Politics
12:06 am
Mon September 23, 2013

Texas Democratic Party Chair Believes Wendy Davis Will Run For Governor

Next week State Senator Wendy Davis, a Fort Worth Democrat, will officially tell us whether she plans to run for governor.

State Democratic Party Chair Gilberto Hinojosa says Davis hasn't confided in him but he thinks he knows what she’ll say.

“Yeah, I think she’s going to run for governor. I hope she’s going to run for governor,” he said Thursday night at a North Texas Democratic event.

Republicans say that won’t change the math that keeps electing their candidates.

But in the red, Republican suburb of Colleyville, Democrats are organizing.

About 50 of them have gathered at the home of their local club’s president to hear from Hinojosa.  He tells them why their party next year can break the lock Republicans have had on every statewide office for nearly two decades.

“They have allowed their party to move so far to the right it doesn’t represent mainstream Texas,” he said.

Then pulling off his suit coat and rolling up his white shirt sleeves Hinojosa talks about who will lead the charge.

Sen. Wendy Davis holds up two fingers, urging senators in June to vote against the abortion bill.
Sen.
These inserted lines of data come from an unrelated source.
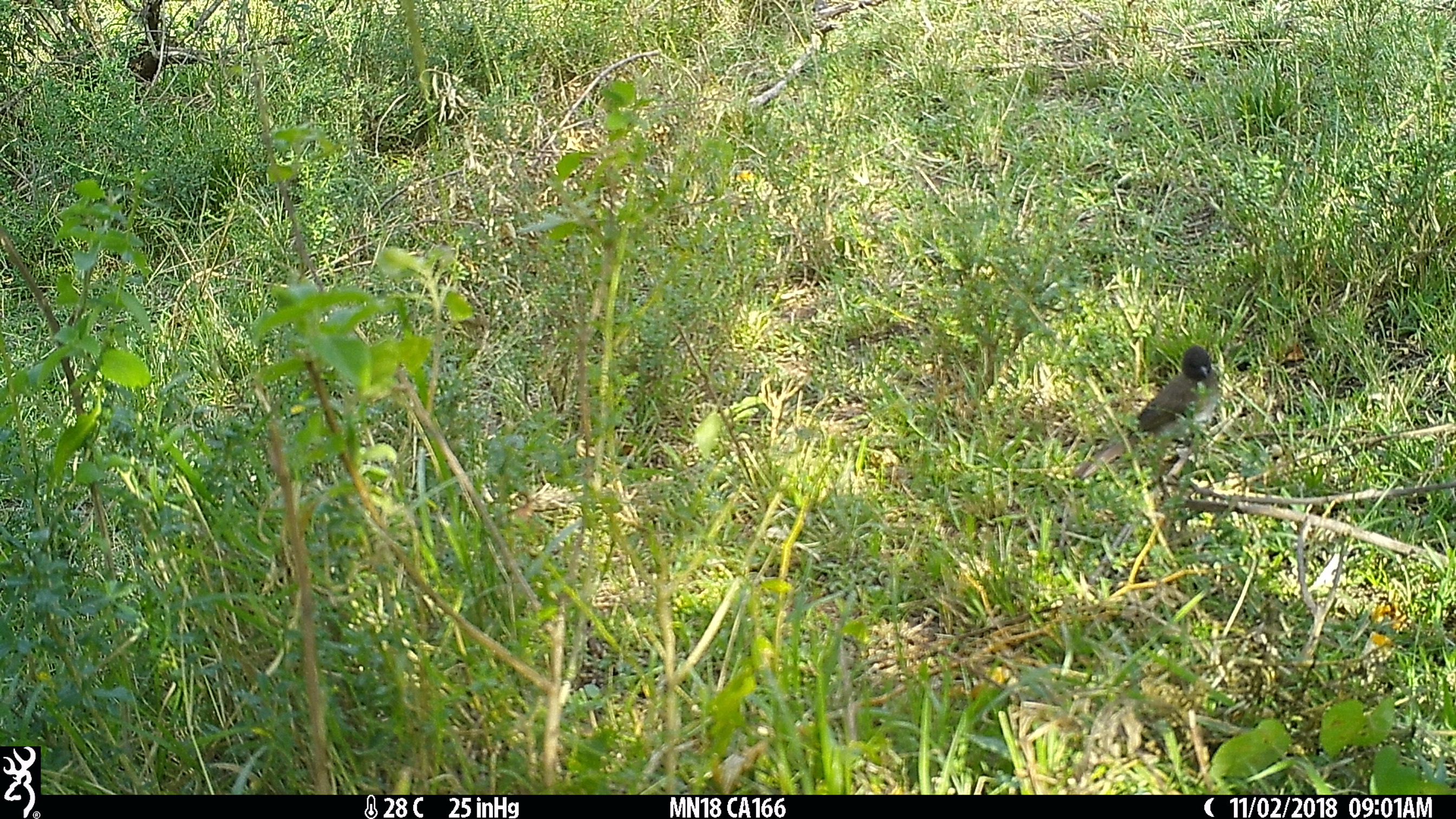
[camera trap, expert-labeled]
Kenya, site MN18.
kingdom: Animalia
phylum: Chordata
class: Aves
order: Passeriformes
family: Pycnonotidae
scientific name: Pycnonotidae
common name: bulbul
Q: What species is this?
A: Bulbul (Pycnonotidae).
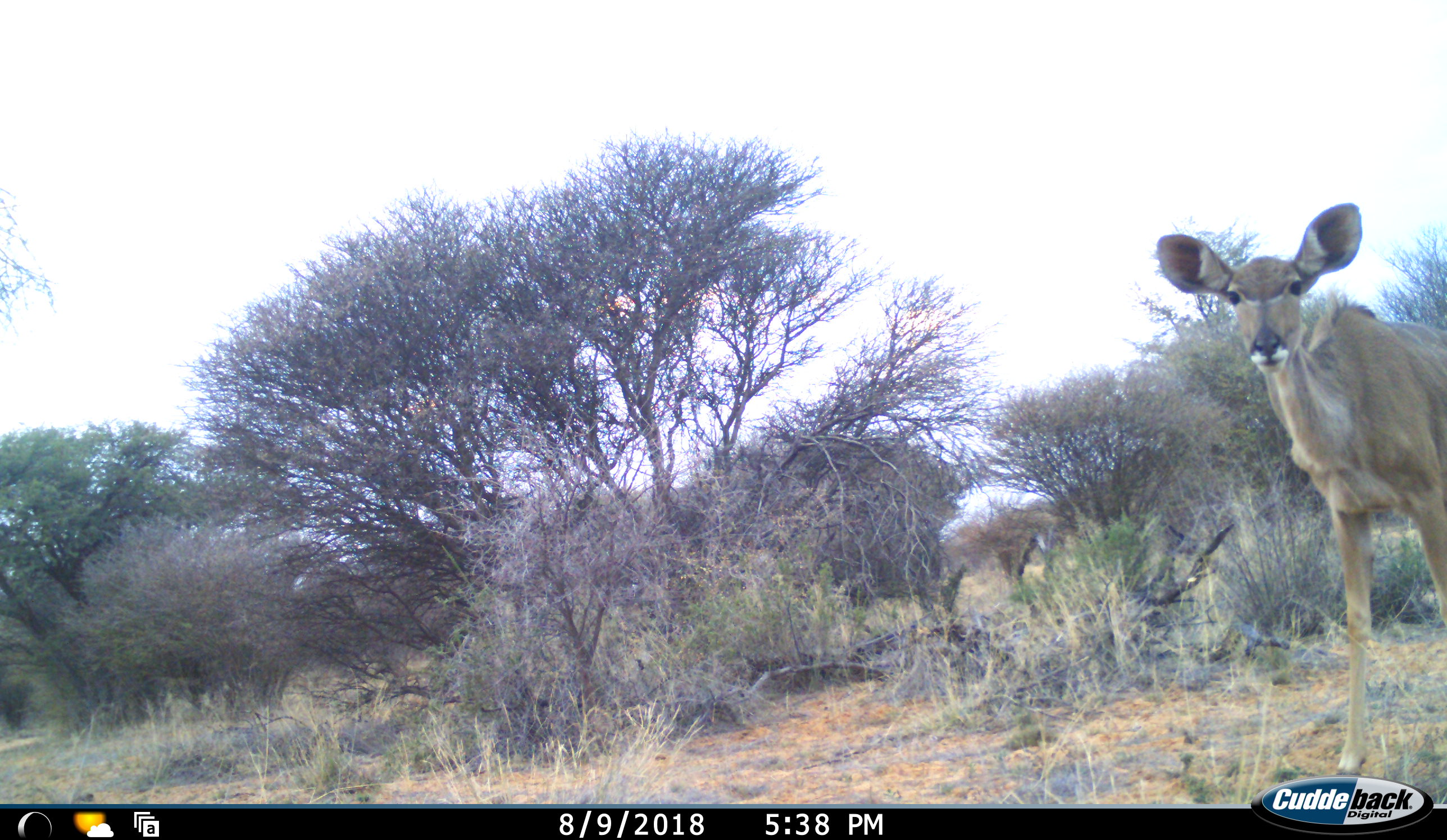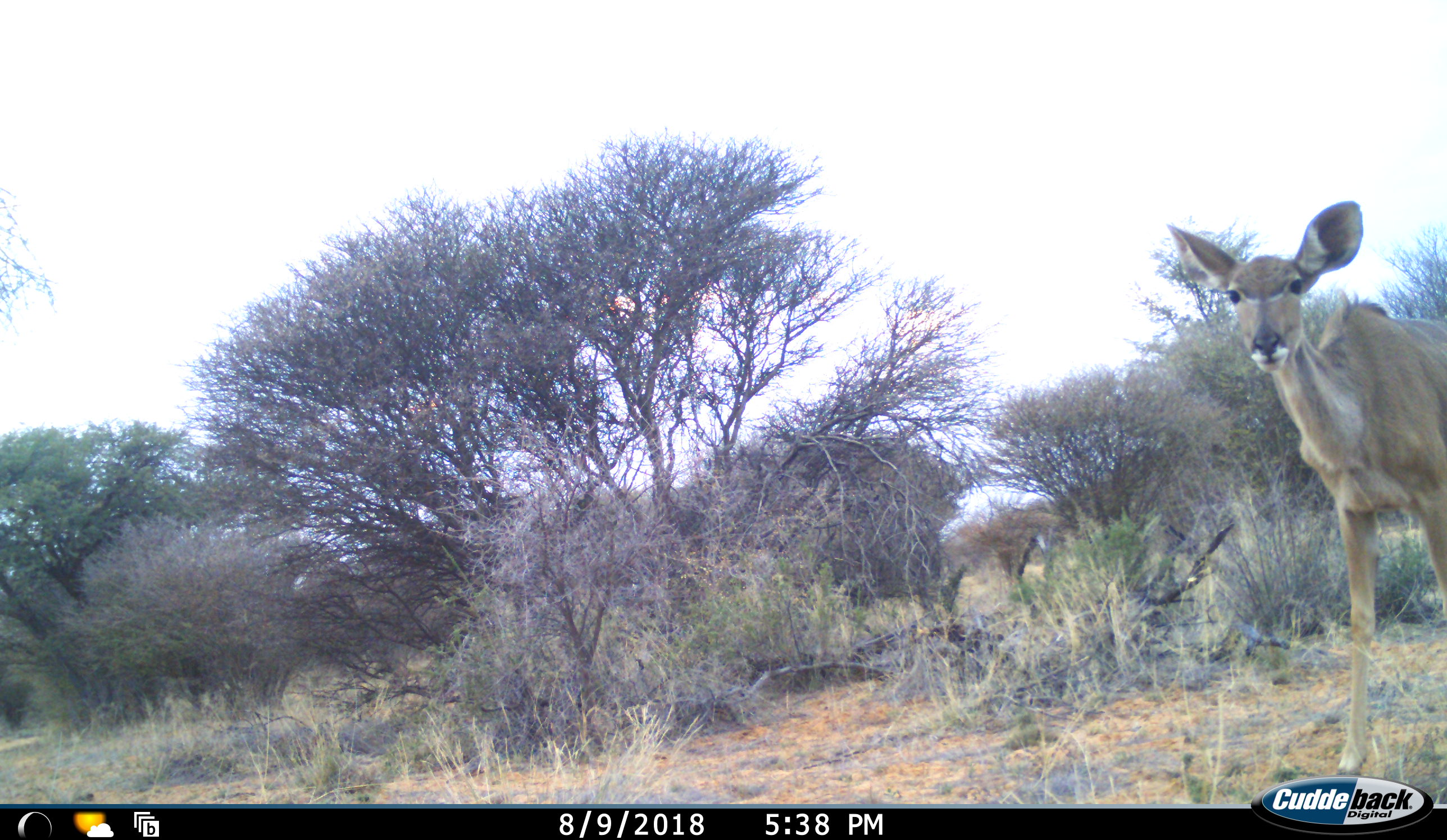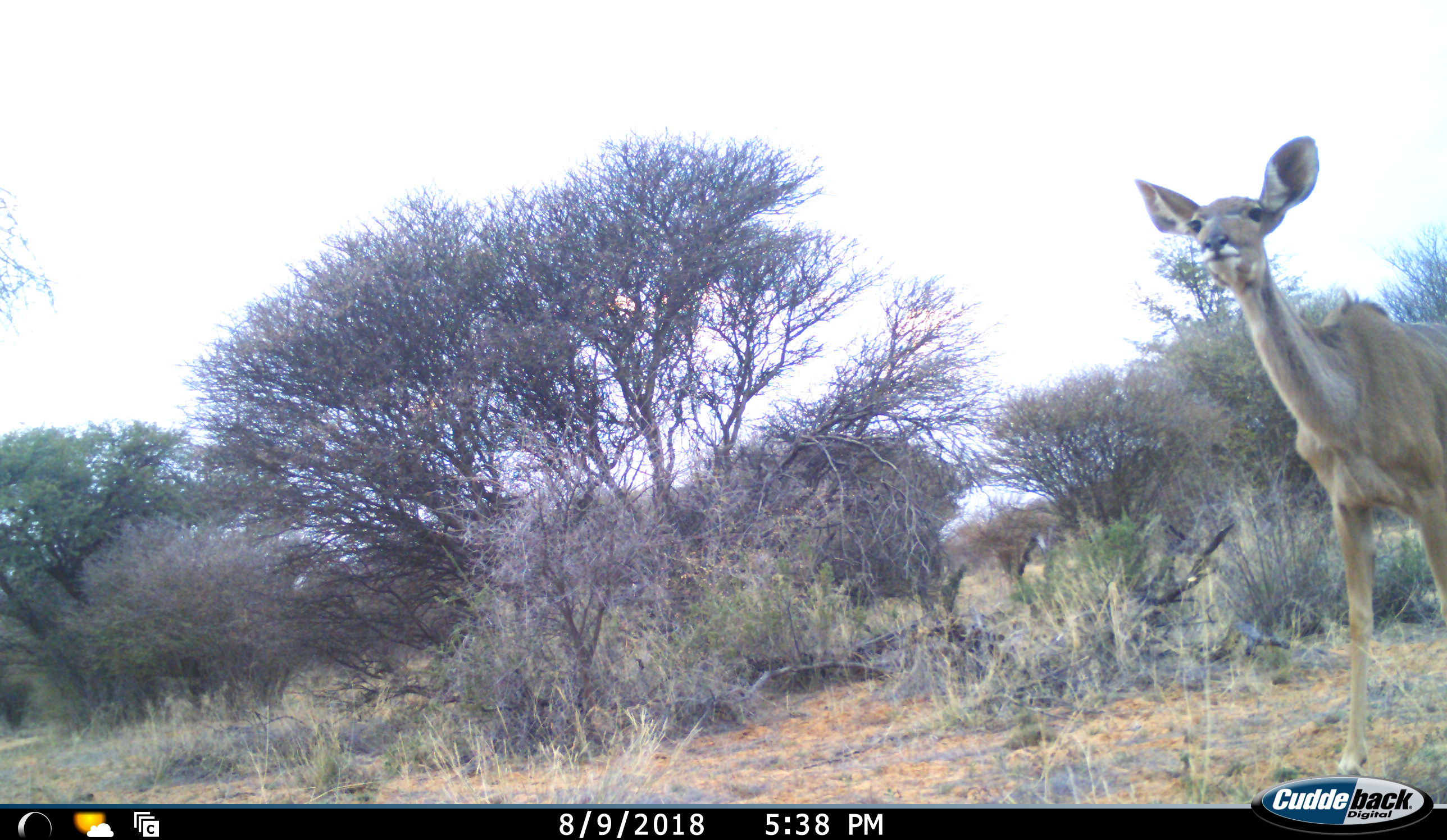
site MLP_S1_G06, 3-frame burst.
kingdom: Animalia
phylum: Chordata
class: Mammalia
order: Artiodactyla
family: Bovidae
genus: Tragelaphus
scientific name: Tragelaphus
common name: kudu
Kudu (Tragelaphus), count 1. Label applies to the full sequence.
Wendy Davis holds up two fingers, urging senators in June to vote against the abortion bill.
Credit Callie Richmond / Texas Tribune

He recalls the now mythic event: State Senator Wendy Davis’ 11-hour filibuster of a bill that would ban most abortions in Texas.

Hundreds opposed to the bill packed the capital to "stand with Wendy," a phrase they chanted throughout the day.  When Republicans tried to shut down her filibuster, the crowd cut loose, causing so much disruption the bill died.  Though it would be passed in a later session, Davis rocketed to national fame.

“What these Republicans did is they created a movement in the state of Texas behind this woman,” Hinojosa said, adding:   “We have a candidate that excites the passion of Texans in a way I’ve never seen before, even more than Ann.”

Ann Richards was the last Democrat and the second woman to occupy the Texas governor’s office.  Hinojosa believes Davis’ electricity could attract enough new Democratic voters to make her the third.

He believes she can overcome the 630,000 vote difference that separated Rick Perry and Democrat Bill White in the governor’s race four years ago.

“You’re going to have new Democratic voters who are part of the base who didn’t vote in the past.  You’re going to have a lot of people who have traditionally voted for Republican candidates who are a little tired of the social agenda of right wing Republicans.  You are going to see a bigger margin of younger voters, kind of like you saw with Barak Obama in 2008,” Hinojosa predicted. 

But Republican Pollster Mike Baselice says it’s all a fantasy.

“I don’t think Wendy Davis is exciting enough to overcome the numbers,” Baselice said. 

“The reality is that the state of Texas provides four out of seven votes for Republican candidates statewide.  That’s not going to change in 2014.  It may change in 2024 but we’re a long way off from there,” he said.

At the Colleyville event Tarrant County’s Democratic Chair Deborah Peoples rationalizes the long losing streak for the party's statewide candidates this way:  “Texas is not a red state.  It is a non-voting state,” she said.

“Residents here don’t go to the polls in the same kind of numbers that residents in other states do.  They’ve decided the election is already forecast and so once we put good Democrats on the ballot people will go to the polls and vote for them,” said Peoples.

Peoples and others listening to their party chairman agreed that if Davis runs for governor, she’ll help elect other Democrats further down the ballot.

“Anywhere from House district races down to justice of the peace, constable, they’ll get such a benefit having her at the top of the ticket,” said Mark Bauer.

But Republican Pollster Baselice says the big event that launched Davis gives his party an issue that could defeat her.

“Go ahead, run a campaign on abortion and see what happens in a conservative state like Texas,” he said. 

“Some of the people at the end of the day will be distancing themselves from Wendy Davis.  It’s going to cost you votes,” Baselice predicted.

The volatility of the abortion issue may be why Hinojosa talks about Davis challenging a Republican opponent like Greg Abbott on women’s health issues, instead of abortion, or on issues like education where Republicans have cut funding.

With Davis’ announcement just days away Hinojosa tells Colleyville Democrats to roll up their sleeves and get ready to fight.

“Don’t ask Wendy to run unless you are willing to do a lot more than you have done in your life for this campaign.”

He says it will take that and more to defy the odds.